◆ **What you should do**
Output every line of the entries below as a numbered list, leaving out the blank lines.

Extracted entries:
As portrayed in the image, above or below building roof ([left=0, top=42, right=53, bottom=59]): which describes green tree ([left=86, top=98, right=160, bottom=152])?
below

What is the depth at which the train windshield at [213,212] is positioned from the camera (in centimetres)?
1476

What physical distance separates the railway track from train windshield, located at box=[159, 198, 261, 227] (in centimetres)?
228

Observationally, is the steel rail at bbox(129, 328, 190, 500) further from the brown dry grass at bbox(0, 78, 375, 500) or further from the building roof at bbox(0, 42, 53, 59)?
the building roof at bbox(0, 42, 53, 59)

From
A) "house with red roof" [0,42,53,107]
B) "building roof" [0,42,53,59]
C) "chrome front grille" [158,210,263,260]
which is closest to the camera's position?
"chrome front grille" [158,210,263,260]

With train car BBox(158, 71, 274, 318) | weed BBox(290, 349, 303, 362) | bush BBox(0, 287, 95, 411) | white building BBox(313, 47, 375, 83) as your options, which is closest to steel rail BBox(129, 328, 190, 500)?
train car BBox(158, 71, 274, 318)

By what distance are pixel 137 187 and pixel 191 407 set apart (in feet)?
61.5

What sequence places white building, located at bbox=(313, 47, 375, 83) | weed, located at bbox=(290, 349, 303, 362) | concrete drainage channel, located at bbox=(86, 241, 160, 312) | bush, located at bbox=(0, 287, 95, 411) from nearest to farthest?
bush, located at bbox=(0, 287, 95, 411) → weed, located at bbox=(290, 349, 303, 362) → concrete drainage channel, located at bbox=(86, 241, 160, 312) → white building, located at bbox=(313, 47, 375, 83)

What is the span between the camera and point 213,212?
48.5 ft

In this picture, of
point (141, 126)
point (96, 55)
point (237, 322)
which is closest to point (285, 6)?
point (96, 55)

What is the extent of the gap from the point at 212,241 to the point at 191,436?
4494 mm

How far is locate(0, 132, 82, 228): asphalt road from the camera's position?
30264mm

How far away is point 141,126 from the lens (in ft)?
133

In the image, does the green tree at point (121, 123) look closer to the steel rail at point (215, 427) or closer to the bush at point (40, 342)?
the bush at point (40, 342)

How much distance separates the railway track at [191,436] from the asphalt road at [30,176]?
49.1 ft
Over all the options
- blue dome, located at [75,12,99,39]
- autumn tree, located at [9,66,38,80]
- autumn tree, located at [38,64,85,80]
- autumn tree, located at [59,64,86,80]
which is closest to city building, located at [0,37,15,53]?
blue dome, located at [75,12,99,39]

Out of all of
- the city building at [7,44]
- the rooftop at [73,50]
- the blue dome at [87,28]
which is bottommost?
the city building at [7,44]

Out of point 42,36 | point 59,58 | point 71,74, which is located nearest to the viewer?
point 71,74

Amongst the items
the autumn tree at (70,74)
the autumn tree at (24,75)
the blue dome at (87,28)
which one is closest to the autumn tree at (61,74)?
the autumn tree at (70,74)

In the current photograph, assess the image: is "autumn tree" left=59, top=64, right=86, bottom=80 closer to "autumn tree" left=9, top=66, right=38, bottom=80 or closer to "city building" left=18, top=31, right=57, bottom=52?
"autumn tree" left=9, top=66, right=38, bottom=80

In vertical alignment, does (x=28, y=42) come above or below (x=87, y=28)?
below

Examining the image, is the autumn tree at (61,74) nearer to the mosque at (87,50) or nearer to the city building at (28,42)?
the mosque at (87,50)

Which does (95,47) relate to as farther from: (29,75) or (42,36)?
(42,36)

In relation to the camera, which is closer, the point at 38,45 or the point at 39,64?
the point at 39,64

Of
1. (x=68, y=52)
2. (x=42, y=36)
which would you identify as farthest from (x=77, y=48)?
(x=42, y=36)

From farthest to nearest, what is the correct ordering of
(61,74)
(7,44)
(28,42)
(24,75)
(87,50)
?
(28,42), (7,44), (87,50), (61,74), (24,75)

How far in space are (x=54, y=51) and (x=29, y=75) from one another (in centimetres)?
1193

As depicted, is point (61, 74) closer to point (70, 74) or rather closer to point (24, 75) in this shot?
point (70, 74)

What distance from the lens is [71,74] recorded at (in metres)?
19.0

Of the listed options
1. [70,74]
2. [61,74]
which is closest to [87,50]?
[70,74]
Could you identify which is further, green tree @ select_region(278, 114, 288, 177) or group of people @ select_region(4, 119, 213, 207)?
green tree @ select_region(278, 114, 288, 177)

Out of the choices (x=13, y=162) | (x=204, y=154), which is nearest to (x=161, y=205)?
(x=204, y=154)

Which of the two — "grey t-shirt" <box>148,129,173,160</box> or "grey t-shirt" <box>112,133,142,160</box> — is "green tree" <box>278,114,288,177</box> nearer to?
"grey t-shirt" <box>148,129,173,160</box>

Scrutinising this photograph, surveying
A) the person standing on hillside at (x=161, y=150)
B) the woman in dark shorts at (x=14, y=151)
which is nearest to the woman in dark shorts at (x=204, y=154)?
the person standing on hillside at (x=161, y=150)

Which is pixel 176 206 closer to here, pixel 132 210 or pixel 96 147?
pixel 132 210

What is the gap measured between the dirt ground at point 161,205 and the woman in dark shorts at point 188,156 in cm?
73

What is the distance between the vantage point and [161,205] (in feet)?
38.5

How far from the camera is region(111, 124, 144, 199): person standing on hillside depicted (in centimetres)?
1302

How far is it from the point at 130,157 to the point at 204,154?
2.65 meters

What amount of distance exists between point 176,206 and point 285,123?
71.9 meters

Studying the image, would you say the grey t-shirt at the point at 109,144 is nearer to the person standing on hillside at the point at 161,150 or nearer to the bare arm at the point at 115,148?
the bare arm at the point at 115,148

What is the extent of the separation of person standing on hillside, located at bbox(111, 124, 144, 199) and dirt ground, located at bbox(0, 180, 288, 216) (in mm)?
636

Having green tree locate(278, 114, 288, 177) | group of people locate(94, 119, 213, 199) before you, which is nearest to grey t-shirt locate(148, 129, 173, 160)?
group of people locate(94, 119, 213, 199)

◆ **Solution below**
1. As portrayed in the image, above or below building roof ([left=0, top=42, right=53, bottom=59]): which describes green tree ([left=86, top=98, right=160, bottom=152])?
2. below
3. What is the depth at which the train windshield at [213,212] is positioned from the camera (in centimetres)?
4. 1476
5. What physical distance separates the railway track from train windshield, located at box=[159, 198, 261, 227] (in centimetres)?
6. 228
7. Observationally, is the steel rail at bbox(129, 328, 190, 500) further from the brown dry grass at bbox(0, 78, 375, 500) or further from the building roof at bbox(0, 42, 53, 59)?
8. the building roof at bbox(0, 42, 53, 59)
9. From
10. A) "house with red roof" [0,42,53,107]
11. B) "building roof" [0,42,53,59]
12. C) "chrome front grille" [158,210,263,260]
13. which is closest to the camera's position?
14. "chrome front grille" [158,210,263,260]
15. With train car BBox(158, 71, 274, 318) | weed BBox(290, 349, 303, 362) | bush BBox(0, 287, 95, 411) | white building BBox(313, 47, 375, 83) as your options, which is closest to steel rail BBox(129, 328, 190, 500)?
16. train car BBox(158, 71, 274, 318)
17. By what distance are pixel 137 187 and pixel 191 407 set apart (in feet)?
18. 61.5
19. What sequence places white building, located at bbox=(313, 47, 375, 83) | weed, located at bbox=(290, 349, 303, 362) | concrete drainage channel, located at bbox=(86, 241, 160, 312) | bush, located at bbox=(0, 287, 95, 411) from nearest to farthest?
20. bush, located at bbox=(0, 287, 95, 411) → weed, located at bbox=(290, 349, 303, 362) → concrete drainage channel, located at bbox=(86, 241, 160, 312) → white building, located at bbox=(313, 47, 375, 83)
21. What is the span between the camera and point 213,212?
22. 48.5 ft
23. In this picture, of
24. point (141, 126)
25. point (96, 55)
26. point (237, 322)
27. which is closest to point (285, 6)?
28. point (96, 55)
29. What is the extent of the gap from the point at 212,241 to the point at 191,436?
30. 4494 mm
31. How far is locate(0, 132, 82, 228): asphalt road from the camera's position?
32. 30264mm
33. How far away is point 141,126 from the lens (in ft)?
34. 133
35. In the image, does the green tree at point (121, 123) look closer to the steel rail at point (215, 427) or closer to the bush at point (40, 342)?
36. the bush at point (40, 342)
37. How much distance separates the railway track at [191,436] from the asphalt road at [30,176]?
38. 49.1 ft
39. Over all the options
40. - blue dome, located at [75,12,99,39]
41. - autumn tree, located at [9,66,38,80]
42. - autumn tree, located at [38,64,85,80]
43. - autumn tree, located at [59,64,86,80]
44. which is closest to city building, located at [0,37,15,53]?
45. blue dome, located at [75,12,99,39]
46. Out of all of
47. - the city building at [7,44]
48. - the rooftop at [73,50]
49. - the blue dome at [87,28]
50. which is bottommost?
51. the city building at [7,44]
52. Out of point 42,36 | point 59,58 | point 71,74, which is located nearest to the viewer?
53. point 71,74
54. Amongst the items
55. the autumn tree at (70,74)
56. the autumn tree at (24,75)
57. the blue dome at (87,28)
58. which one is closest to the autumn tree at (61,74)?
59. the autumn tree at (70,74)
60. In the current photograph, assess the image: is "autumn tree" left=59, top=64, right=86, bottom=80 closer to "autumn tree" left=9, top=66, right=38, bottom=80 or closer to "city building" left=18, top=31, right=57, bottom=52?
61. "autumn tree" left=9, top=66, right=38, bottom=80
62. In vertical alignment, does (x=28, y=42) come above or below (x=87, y=28)?
63. below
64. Examining the image, is the autumn tree at (61,74) nearer to the mosque at (87,50) or nearer to the city building at (28,42)?
65. the mosque at (87,50)
66. Which does (95,47) relate to as farther from: (29,75) or (42,36)?
67. (42,36)
68. In relation to the camera, which is closer, the point at 38,45 or the point at 39,64?
69. the point at 39,64
70. Of
71. 1. (x=68, y=52)
72. 2. (x=42, y=36)
73. which would you identify as farthest from (x=77, y=48)?
74. (x=42, y=36)
75. From farthest to nearest, what is the correct ordering of
76. (61,74)
77. (7,44)
78. (28,42)
79. (24,75)
80. (87,50)
81. ?
82. (28,42), (7,44), (87,50), (61,74), (24,75)
83. How far in space are (x=54, y=51) and (x=29, y=75) from one another (in centimetres)?
84. 1193
85. As depicted, is point (61, 74) closer to point (70, 74) or rather closer to point (24, 75) in this shot?
86. point (70, 74)
87. What distance from the lens is [71,74] recorded at (in metres)?
88. 19.0
89. Of the listed options
90. 1. [70,74]
91. 2. [61,74]
92. which is closest to [87,50]?
93. [70,74]
94. Could you identify which is further, green tree @ select_region(278, 114, 288, 177) or group of people @ select_region(4, 119, 213, 207)?
95. green tree @ select_region(278, 114, 288, 177)
96. Out of the choices (x=13, y=162) | (x=204, y=154), which is nearest to (x=161, y=205)?
97. (x=204, y=154)
98. Which of the two — "grey t-shirt" <box>148,129,173,160</box> or "grey t-shirt" <box>112,133,142,160</box> — is "green tree" <box>278,114,288,177</box> nearer to?
99. "grey t-shirt" <box>148,129,173,160</box>
100. Scrutinising this photograph, surveying
101. A) the person standing on hillside at (x=161, y=150)
102. B) the woman in dark shorts at (x=14, y=151)
103. which is nearest to the woman in dark shorts at (x=204, y=154)?
104. the person standing on hillside at (x=161, y=150)
105. Which is pixel 176 206 closer to here, pixel 132 210 or pixel 96 147?
106. pixel 132 210
107. What is the gap measured between the dirt ground at point 161,205 and the woman in dark shorts at point 188,156 in cm?
108. 73
109. What is the distance between the vantage point and [161,205] (in feet)?
110. 38.5
111. How far from the camera is region(111, 124, 144, 199): person standing on hillside depicted (in centimetres)?
112. 1302
113. How far is it from the point at 130,157 to the point at 204,154?
114. 2.65 meters
115. What amount of distance exists between point 176,206 and point 285,123?
116. 71.9 meters
117. Studying the image, would you say the grey t-shirt at the point at 109,144 is nearer to the person standing on hillside at the point at 161,150 or nearer to the bare arm at the point at 115,148?
118. the bare arm at the point at 115,148
119. What is the extent of the separation of person standing on hillside, located at bbox(111, 124, 144, 199) and dirt ground, located at bbox(0, 180, 288, 216) (in mm)?
120. 636
121. Having green tree locate(278, 114, 288, 177) | group of people locate(94, 119, 213, 199) before you, which is nearest to grey t-shirt locate(148, 129, 173, 160)?
122. group of people locate(94, 119, 213, 199)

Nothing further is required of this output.